In 1975 selecteerde Bill Brandt hem voor de tentoonstelling 'Twentieth Century Landscape Photographs' in het Victoria and Albert Museum in Londen. In 2003 behoorde hij tot de 80 fotografen die werden geselecteerd voor de tentoonstelling 'Les choix d'Henri Cartier-Bresson'. Naast zijn meer dan 360 solotentoonstellingen in Italië en het buitenland nam Berengo Gardin deel aan de Photokina in Keulen, de Expo van Montreal in 1967 en de Expo van Milaan in 2015, de Biënnale van Venetië en de beroemde tentoonstelling 'De Italiaanse Metamorfose, 1943-1968' in het Guggenheim Museum in New York in 1994. Tot zijn meest recente solotentoonstellingen behoren 'Vera fotografia. Reportage, beelden, ontmoetingen' in het PalaExpo in Rome, waar zijn lange carrière werd belicht aan de hand van grote reportages en ruim 250 foto's, en in 2022 de grote overzichtstentoonstelling 'Het oog als beroep' in het Maxxi in Rome.
Zijn foto's zijn te vinden in 's werelds meest prestigieuze musea en culturele instellingen, waaronder het New York Museum of Modern Art in New York, het Center for Communication Studies and Archives van de Universiteit van Parma, de Bibliothèque Nationale de France in Parijs, het VN-hoofdkwartier in New York, Photokina Keulen, het Guggenheim Museum in New York, de National Gallery of Art and Aesthetics in Beijing, het Maison Européenne de la Photographie in Parijs, het Reina Sofía in Madrid, het MAXXI in Rome en het Istituto Centrale per la Grafica. Zijn archief – meer dan twee miljoen foto's – wordt nu beheerd door de Fondazione Forma per la Fotografia, die zijn werk en nalatenschap blijft promoten.

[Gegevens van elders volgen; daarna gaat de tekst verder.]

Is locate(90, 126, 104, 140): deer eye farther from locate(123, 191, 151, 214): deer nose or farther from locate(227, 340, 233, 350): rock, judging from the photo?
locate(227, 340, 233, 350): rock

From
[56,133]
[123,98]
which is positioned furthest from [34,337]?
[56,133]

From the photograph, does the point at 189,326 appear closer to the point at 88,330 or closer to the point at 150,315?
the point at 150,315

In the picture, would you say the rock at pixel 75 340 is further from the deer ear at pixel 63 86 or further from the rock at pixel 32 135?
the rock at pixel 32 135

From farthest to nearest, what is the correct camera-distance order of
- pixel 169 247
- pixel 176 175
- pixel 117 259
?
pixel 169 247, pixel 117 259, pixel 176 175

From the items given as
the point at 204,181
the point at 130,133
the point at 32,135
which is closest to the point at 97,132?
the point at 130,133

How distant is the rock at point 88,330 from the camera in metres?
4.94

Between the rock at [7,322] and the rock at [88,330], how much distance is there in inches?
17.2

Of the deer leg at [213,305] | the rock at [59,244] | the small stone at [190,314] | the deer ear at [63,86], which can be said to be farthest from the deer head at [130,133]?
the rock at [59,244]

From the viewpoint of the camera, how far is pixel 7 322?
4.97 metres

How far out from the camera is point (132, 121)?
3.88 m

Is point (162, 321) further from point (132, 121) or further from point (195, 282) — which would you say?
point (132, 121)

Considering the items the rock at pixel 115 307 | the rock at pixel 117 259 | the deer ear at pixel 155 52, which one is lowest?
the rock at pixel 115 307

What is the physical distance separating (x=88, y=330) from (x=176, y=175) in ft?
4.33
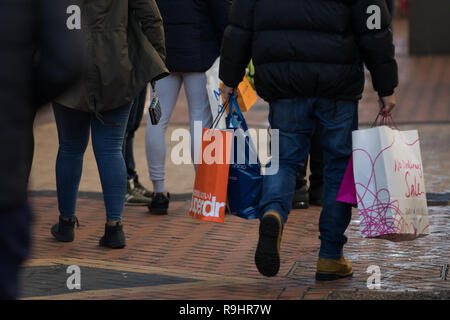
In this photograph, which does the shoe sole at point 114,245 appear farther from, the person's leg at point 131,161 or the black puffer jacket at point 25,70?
the black puffer jacket at point 25,70

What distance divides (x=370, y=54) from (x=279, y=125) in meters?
0.56

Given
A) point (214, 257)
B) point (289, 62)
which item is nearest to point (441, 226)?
point (214, 257)

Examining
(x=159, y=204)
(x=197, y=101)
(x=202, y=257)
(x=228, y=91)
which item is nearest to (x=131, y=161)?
(x=159, y=204)

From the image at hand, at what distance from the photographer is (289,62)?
14.3 feet

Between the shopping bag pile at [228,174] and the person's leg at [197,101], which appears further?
the person's leg at [197,101]

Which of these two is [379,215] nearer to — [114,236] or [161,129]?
[114,236]

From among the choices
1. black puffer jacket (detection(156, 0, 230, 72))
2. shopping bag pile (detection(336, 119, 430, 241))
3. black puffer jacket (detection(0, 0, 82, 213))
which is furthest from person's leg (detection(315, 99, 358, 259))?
black puffer jacket (detection(0, 0, 82, 213))

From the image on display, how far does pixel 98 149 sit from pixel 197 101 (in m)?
1.11

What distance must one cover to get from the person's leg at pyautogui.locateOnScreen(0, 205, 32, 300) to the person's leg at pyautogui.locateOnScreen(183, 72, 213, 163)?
3.84 metres

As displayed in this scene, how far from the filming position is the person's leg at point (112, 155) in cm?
518

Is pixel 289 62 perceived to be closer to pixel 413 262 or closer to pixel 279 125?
pixel 279 125

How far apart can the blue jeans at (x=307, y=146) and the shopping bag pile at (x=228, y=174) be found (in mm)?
311

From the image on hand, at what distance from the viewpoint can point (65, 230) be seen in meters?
5.54

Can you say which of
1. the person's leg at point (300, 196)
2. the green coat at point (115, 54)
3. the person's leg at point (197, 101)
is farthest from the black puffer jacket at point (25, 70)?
the person's leg at point (300, 196)
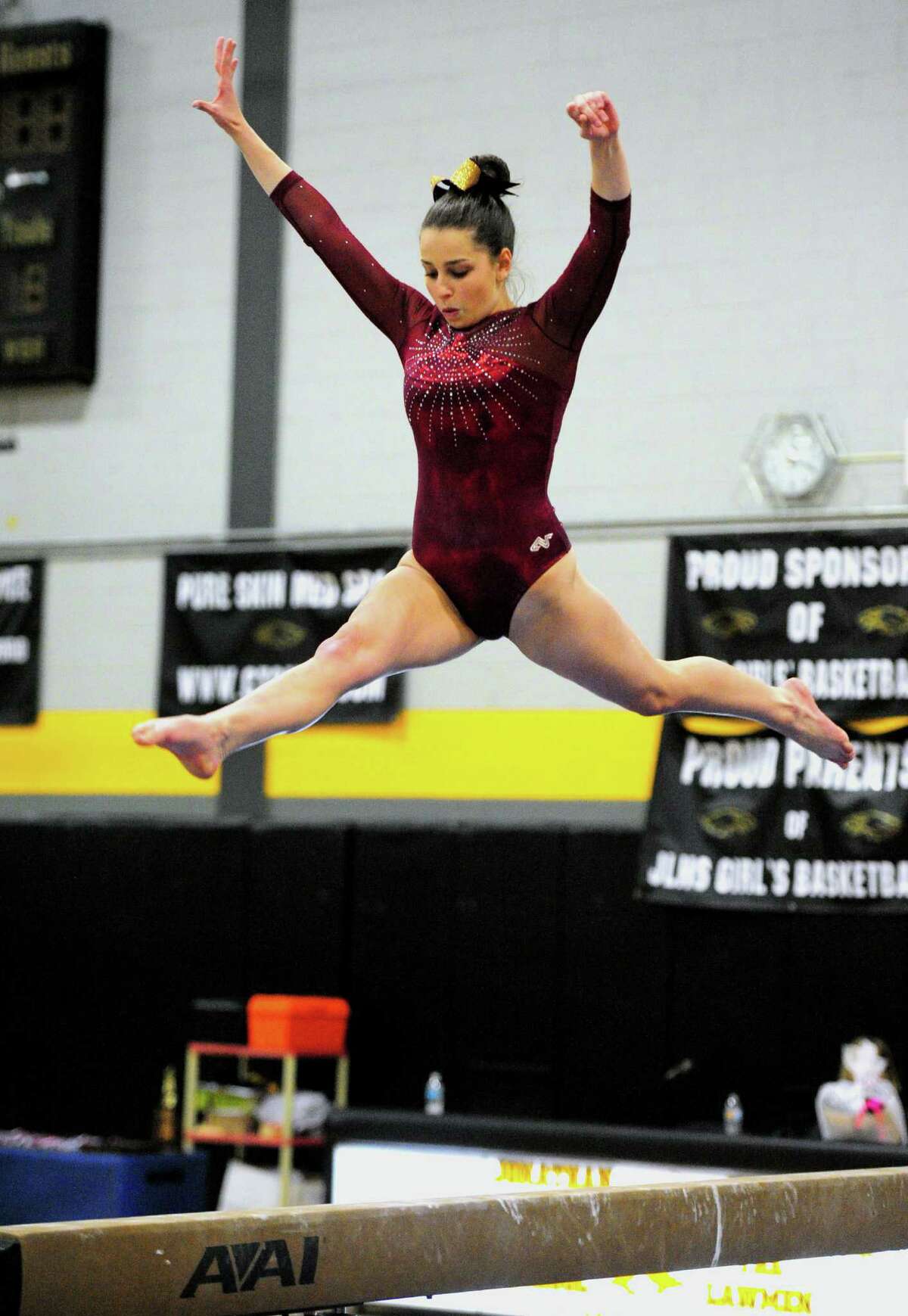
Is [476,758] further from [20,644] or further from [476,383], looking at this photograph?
[476,383]

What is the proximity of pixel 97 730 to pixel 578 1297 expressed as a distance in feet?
14.1

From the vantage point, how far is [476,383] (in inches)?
141

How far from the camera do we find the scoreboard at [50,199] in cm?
984

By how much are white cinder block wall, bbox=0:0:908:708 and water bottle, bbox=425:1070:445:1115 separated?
1.93 meters

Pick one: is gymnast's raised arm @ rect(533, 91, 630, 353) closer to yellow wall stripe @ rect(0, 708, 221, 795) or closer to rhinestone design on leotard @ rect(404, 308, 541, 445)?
rhinestone design on leotard @ rect(404, 308, 541, 445)

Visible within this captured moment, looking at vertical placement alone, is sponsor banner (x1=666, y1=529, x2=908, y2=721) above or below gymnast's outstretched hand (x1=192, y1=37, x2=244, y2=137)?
below

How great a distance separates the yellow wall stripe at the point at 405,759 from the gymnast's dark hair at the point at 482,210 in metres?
5.14

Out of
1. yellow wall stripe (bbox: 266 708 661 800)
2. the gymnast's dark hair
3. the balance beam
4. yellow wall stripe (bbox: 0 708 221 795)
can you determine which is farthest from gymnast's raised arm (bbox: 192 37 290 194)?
yellow wall stripe (bbox: 0 708 221 795)

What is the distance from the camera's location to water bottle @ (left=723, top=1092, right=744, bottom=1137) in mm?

Berengo Gardin fotografeerde gestolen kussen, begraafplaatsen, volle treinen, arbeiders, vrouwen ("Eerst komt de Leica, dan de vrouwen, dan het ijs," grapte hij), architectuur, kinderen, Roma en ouderen. Altijd met een standvastige, empathische en ironische blik, nooit cynisch. Velen noemden hem de "Italiaanse Cartier-Bresson", maar zelf gaf hij de voorkeur aan een andere definitie: "Ik ben de Italiaanse Willy Ronis. Maar ik bewaar met trots een opdracht van Cartier-Bresson: 'Aan Gianni Berengo Gardin, met sympathie en bewondering.' Zijn bewondering betekent dat men in vrede kan sterven." (door Paolo Martini)
Giuli: "Een onbetwiste meester en authentieke ontdekkingsreiziger""Met Gianni Berengo Gardin verliezen we een onbetwiste meester van de fotografie. Een ware ontdekkingsreiziger die de mensheid en de natuur vanuit elke hoek van de wereld vastlegde. Zijn blik verlichtte de geschiedenis van de twintigste eeuw", aldus minister van Cultuur Alessandro Giuli , in reactie op het nieuws van het overlijden van de grote fotograaf.